**Collected material:**
-*-

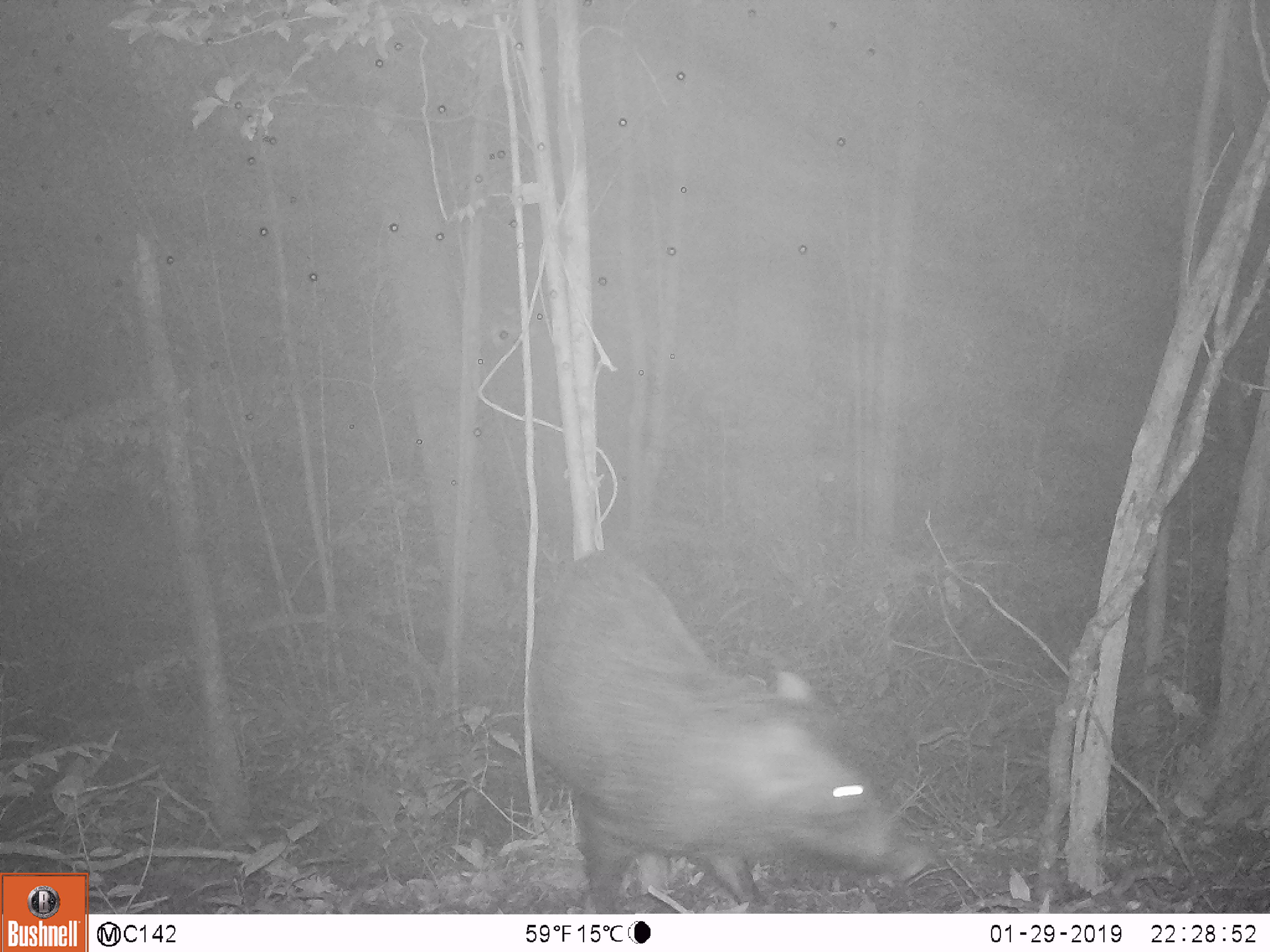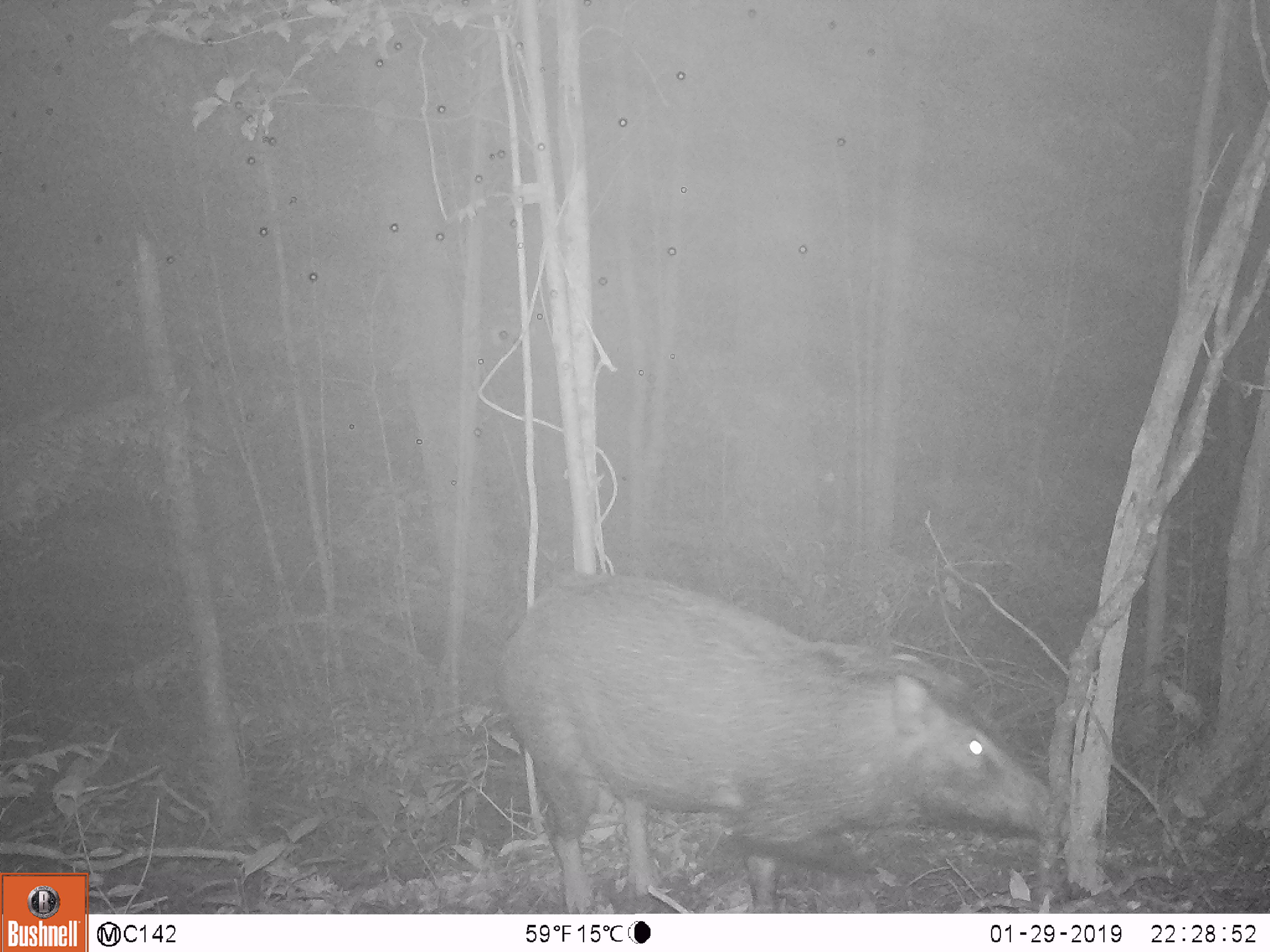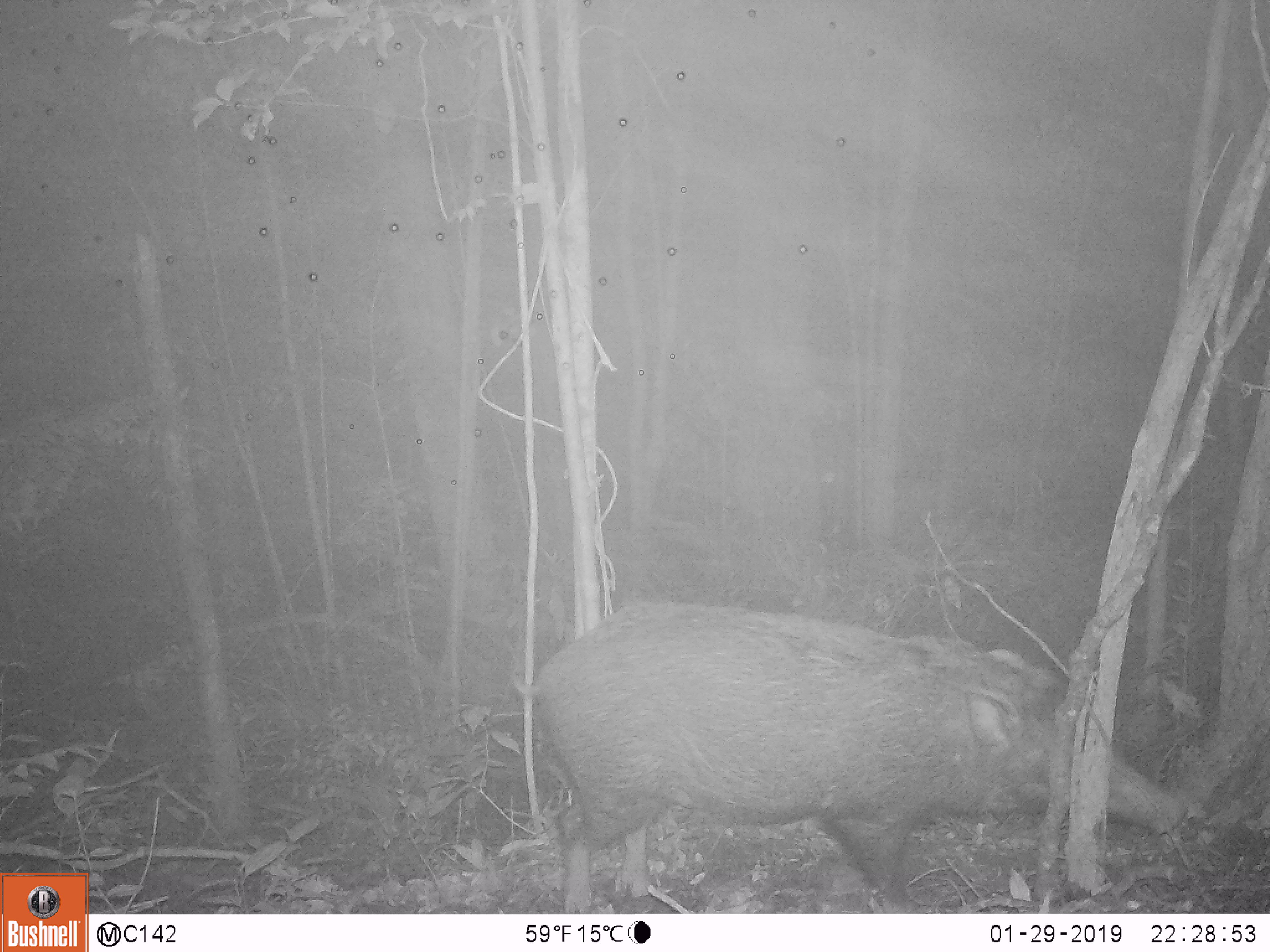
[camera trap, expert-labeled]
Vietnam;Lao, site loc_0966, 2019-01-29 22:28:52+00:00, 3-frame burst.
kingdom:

-*-

**Instructions to follow:**
Give back the lines above exactly, from the one with "Vietnam;Lao, site loc_0966, 2019-01-29" through the last line.

**Result for this exercise:**
Vietnam;Lao, site loc_0966, 2019-01-29 22:28:52+00:00, 3-frame burst.
kingdom:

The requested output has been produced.